The Victorian Mollirama

Originally posted on the Sphere

Biographies can be exciting. From Alexander the Great to Abraham Lincoln to Andy Warhol there's many interesting lives out there to read about.

Biographies of authors on the other hand won't always keep one's attention. How interesting is it to read about someone sitting at their typewriter and answering letters? Of course there are exceptions; Ernest Hemingway and Ezra Pound for one, but Lewis Carroll? In the hands of a capable storyteller Carroll's life could be interestingly told in 150 pages or less, but Morton N. Cohen's 1995 Lewis Carroll - A Biography is a whopping 542 pages of dates and names and little more.

In his defense, Cohen has had more access to Charles Lutwidge Dodgeson's private papers than anyone else. He is Professor Emeritus at New York's City University and has published numerous works on Carroll. His writing style unfortunately does not flow well which is unfortunate because, even if Carroll's life itself wasn't interesting, the mechanisms of his mind are. He was a brilliant mathematician ahead of his time. He was also a stammerer (an affliction suffered by his siblings as well, possibly due to their parents being first cousins) who was most comfortable in the presence of children. More specifically, young girls.

Carroll was an avid photographer for thirty years, and among his hundreds of pictures were scores of prepubescent girls sans habillement. This, along with the fact that it's commonly believed he proposed, at age 31, to the 11 year old Alice Liddell has many viewing Dodgeson as a filthy pedophile. It's possible that's an accurate description. It should be noted however that in Victorian times it was common for women to be married in their teens, often as young as twelve which was the legal age of consent at the time. It was also common for husbands to be twenty years older or more, as they had already established themselves and their money. As for the pictures, Charles refused to sell or give or even to show them to anyone other than the children's parents, and when he gave up photography in his fifties destroyed all his nude negatives and encouraged the subjects to do the same. Only four have survived: three of them can be argued as being art, with the poses not being remotely sexual.
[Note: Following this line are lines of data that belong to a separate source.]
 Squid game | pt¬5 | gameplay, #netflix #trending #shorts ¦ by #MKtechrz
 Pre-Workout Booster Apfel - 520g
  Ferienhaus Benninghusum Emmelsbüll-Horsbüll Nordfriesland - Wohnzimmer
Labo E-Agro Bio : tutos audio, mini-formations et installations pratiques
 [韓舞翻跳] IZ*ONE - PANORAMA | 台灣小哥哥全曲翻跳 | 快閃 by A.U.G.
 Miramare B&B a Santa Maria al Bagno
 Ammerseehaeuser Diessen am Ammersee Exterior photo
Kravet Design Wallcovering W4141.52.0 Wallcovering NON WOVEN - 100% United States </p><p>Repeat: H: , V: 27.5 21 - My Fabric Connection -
The fourth, of a very young Evelyn Hatch, is a full frontal reclining nude.

Rumors, whisperings and disapprovals about Charles' photography existed during these years but there is no evidence that he did anything (else) inappropriate towards his young friends.
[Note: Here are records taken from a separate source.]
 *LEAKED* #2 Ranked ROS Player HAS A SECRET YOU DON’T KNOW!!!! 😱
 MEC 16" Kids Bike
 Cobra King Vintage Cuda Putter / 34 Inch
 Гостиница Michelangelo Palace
His alleged proposal to Alice Liddell (the inspiration for Alice in Wonderland) caused a rift in the relationship between Dodgeson and the Liddell's that never recovered. It was believed that some pages removed from one of Charles' diaries after his death focused on this event. After the publication of Cohen's biography these pages were found and invalidated the Marriage-Proposal belief. Other papers which came to light proved that Carroll had many courtships with adult women. (He never married and is believed to have died a virgin.)
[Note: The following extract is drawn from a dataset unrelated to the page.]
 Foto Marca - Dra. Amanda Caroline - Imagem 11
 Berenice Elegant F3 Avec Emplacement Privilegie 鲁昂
Regardless of this new evidence it is still fact that Charles had deep feelings for Alice Liddell. He never would have had a chance, Alice's mother Lorina was a social-climber who had her daughters' rise in society mapped out before they were born. Even though Dodgeson was a world famous author and would become exceedingly rich he was just too common. Lorina Liddell succeeded in finding husbands for her girls whose stations suited her well, but not before getting some of it thrown back in her face. Lord Salisbury's son Robert Cecil wrote his Mother once:

Mrs. Liddell has had the impudence to ask me to dinner. I don't know the old hag and don't want to and so have refused rather shortly.

There's enough on Carroll to have an interesting read on, but this biography is too mixed up for me to recommend. Single paragraphs jump from one year to the next, backwards and forwards, and three-fourths of it is excerpts from letters and such. Finishing this book was such an ordeal that I had to take a break from reading anything to keep from going crazy.